Mimesis in the Johannine Literature: A Study in Johannine Ethics

· The Library of New Testament Studies Book 498 · Bloomsbury Publishing
Ebook
192
Pages

About this ebook

Mimesis is a fundamental and pervasive human concept, but has attracted little attention from Johannine scholarship. This is unsurprising, since Johannine ethics, of which mimesis is a part, has only recently become a fruitful area of research. Bennema contends that scholars have not yet identified the centre of Johannine ethics, admittedly due to the fact that mimesis is not immediately evident in the Johannine text because the usual terminology for mimesis is missing.

This volume is the first organized study on the concept of mimesis in the Johannine literature. The aim of the study is to establish that mimesis is a genuine Johannine concept, to explain its particulars and to show that mimesis is integral to Johannine ethics. Bennema argues that Johannine mimesis is a cognitive, creative process that shapes the believer's identity and behaviour within the context of the divine family.
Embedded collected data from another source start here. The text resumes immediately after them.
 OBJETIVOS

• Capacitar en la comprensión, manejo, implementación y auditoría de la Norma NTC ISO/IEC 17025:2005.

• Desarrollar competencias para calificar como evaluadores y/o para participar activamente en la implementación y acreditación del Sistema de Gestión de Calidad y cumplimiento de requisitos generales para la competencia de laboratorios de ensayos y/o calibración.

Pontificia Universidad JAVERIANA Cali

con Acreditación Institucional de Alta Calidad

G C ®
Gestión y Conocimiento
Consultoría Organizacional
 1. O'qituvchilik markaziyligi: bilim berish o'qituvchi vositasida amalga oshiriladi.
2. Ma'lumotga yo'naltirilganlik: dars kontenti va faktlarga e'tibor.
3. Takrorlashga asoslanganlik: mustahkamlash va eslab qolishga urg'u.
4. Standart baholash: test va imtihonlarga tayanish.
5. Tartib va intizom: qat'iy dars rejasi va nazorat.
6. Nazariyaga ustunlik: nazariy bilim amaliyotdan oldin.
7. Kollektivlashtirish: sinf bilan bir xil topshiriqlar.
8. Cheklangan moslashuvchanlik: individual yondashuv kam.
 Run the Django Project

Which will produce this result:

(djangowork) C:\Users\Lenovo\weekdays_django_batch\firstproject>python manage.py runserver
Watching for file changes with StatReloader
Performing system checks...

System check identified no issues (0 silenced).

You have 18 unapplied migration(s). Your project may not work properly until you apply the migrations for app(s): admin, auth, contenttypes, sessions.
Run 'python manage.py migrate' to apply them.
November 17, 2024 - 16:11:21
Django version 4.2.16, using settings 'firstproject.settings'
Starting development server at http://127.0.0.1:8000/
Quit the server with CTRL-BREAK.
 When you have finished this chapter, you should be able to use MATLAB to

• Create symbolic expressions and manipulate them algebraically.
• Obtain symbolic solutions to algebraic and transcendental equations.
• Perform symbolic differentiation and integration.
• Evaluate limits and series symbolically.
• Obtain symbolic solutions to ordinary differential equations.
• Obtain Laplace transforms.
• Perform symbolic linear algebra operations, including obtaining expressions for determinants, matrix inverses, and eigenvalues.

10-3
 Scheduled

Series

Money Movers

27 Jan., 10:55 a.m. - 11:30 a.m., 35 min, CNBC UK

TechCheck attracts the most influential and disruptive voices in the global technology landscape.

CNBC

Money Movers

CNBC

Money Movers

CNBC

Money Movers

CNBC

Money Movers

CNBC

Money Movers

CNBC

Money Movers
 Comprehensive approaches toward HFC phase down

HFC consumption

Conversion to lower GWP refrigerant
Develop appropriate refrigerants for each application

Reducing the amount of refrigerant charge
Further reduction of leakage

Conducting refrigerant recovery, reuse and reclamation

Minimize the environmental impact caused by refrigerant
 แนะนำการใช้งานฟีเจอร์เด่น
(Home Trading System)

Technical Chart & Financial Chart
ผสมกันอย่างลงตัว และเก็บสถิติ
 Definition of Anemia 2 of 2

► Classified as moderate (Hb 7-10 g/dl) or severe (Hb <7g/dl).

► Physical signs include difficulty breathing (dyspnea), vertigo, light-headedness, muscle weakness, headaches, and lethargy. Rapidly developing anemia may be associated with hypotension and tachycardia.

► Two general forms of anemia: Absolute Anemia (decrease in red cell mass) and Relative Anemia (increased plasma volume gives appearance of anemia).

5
Besides being instrumental in people's moral transformation, mimesis is also a vital mechanism for mediating the divine reality to people

About the author

Cornelis Bennema is Senior Lecturer in New Testament at Union School of Theology, UK. He is the author of The Power of Saving Wisdom: An Investigation of Spirit and Wisdom in Relation to the Soteriology of the Fourth Gospel (2002), A Theory of Character in New Testament Narrative (2014) and Encountering Jesus: Character Studies in the Gospel of John, 2nd edn (2014).